Antwort: Hochfrequente Vorverarbeitung (Hüllkurve, Ordnungen) und leichte AE lokal an der Maschine; das reduziert Bandbreite und Latenz. Komplexere Analysen, Retraining und Flottenvergleiche laufen on-prem im Werk- oder Depotrechenzentrum. Halten Sie Rohfenster lokal gepuffert und übertragen Sie nur bei Events/periodisch in das zentrale Archiv.
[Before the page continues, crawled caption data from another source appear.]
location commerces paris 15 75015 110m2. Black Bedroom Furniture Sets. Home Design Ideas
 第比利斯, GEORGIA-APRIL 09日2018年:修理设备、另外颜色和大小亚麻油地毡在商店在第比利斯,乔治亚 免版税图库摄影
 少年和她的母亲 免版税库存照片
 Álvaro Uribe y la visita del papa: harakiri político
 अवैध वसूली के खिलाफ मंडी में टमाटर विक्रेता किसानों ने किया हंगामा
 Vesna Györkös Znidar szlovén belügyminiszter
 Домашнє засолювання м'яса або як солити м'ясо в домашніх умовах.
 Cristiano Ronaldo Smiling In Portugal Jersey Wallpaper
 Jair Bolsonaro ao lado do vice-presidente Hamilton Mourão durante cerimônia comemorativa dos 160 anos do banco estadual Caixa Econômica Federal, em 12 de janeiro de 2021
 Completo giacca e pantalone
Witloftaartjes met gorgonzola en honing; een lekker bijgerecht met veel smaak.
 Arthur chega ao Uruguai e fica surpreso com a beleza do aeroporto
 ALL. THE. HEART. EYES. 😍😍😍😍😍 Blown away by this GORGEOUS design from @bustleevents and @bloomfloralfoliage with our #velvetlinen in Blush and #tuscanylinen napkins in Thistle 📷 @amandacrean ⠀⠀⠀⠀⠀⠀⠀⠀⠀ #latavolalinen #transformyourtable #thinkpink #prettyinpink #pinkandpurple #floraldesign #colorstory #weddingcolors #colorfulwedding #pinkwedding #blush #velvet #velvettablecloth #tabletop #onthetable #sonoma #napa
So bleiben Sie souverän und effizient.
Schluss
PdM gelingt nicht mit einem “besseren Algorithmus”, sondern mit einem sauberen technischen Fundament: passende Sensorik, harte Data Contracts, zuverlässige Zeitbasis, disziplinierte Labels und eine Architektur, die Edge-Verarbeitung mit on-prem Governance verbindet. Erst dann lohnt die Frage, ob Anomalieerkennung genügt oder RUL-Prognosen belastbar sind. Wer das beherzigt, reduziert Fehlalarme, erkennt echte Defekte früher und – vor allem – baut ein System, das in der rauen Industrieumgebung stabil läuft. Wenn Sie das systematisch aufbauen wollen, ohne Ihre Datenhoheit aus der Hand zu geben: Wir bauen solche Systeme Ende-zu-Ende, on-premise, mit klaren technischen Verträgen statt vager Versprechen. (→ alpitype.de/leistungen/)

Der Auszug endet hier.